All these are void because of erasures or defacements except 19, where there is a single line of a cross in the voting square before the name of Friendly A. Stoughton in the seventh section; 26, where there are some marks other than a cross mark in the voting square before the name of Elmer E. Thomas in the twelfth section; 31, where in the voting square before the name of William E. Earns in the first section there is a figure made of many lines but not a cross mark; 33, where there are several lines in the voting square before the name of Charles W. Butts and like lines in the voting square before the name of Howard Harling in the fifth section that are not cross marks; 52, where in the voting square before the name of William B. Youngs in the third section there is an irregular figure but not a cross mark; 63, where in the voting square before the name of Orville H. Taylor in the fourth section there is an irregular *342figure and not a cross mark; 67, where in the voting square before the name of James S. Lent in the ninth section there .is an irregular figure and not a cross mark; 77, where in the voting square before the name of William B. Youngs in the third section there is an irregular figure but not a cross mark; and 82, where there is a detached line in the voting square before the name of Orville H. Taylor in the fourth section.

In the eighty-one ballots submitted to us, forty-five are valid and thirty-six void.

Of the votes so found valid numbers 23, 25, 27, 29, 32, 34, 35, 36, 37, 38, 39, 40, 41, 42, 43, 44, 45, 46, 47, 48, 49, 50, 51, 60, 69, 70, 71, 72, 73, 74, 76, 78, 80 and 81 were cast for Earns, and numbers 4, 7, 13, 54, 55, 57, 58, 59, 62, 79 and 83 were cast for Porter.

Of the votes so found void, numbers 24, 26, 28, 31, 33, 52, 53, 61, 65, 67, 75, 77 and 82 were cast for Earns and numbers 1, 2, 3, 5, 6, 8, 9, 10, 11, 12, 14, 15, 16, 17, 18, 19, 20, 21, 30, 56, 63, 66 and 68 were cast for Porter.

The record shows and on the argument it was conceded that there had been cast 601 unquestioned ballots for Earns and 616 for Porter.

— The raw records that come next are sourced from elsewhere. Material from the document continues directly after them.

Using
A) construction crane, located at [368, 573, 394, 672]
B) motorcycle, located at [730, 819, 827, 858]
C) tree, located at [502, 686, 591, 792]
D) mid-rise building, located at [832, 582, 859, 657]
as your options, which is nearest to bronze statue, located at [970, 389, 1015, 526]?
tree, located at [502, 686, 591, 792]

Of the questioned ballots, the trial court determined that 37 should be counted for Earns and 11 for Porter. We have counted 34 of the questioned ballots for Earns and 11 for Porter. The result is that Earns received 635 valid ballots and Porter 627.

It follows that the judgment and order appealed from should be affirmed, with costs.

All concurred.

Judgment and order affirmed, with costs.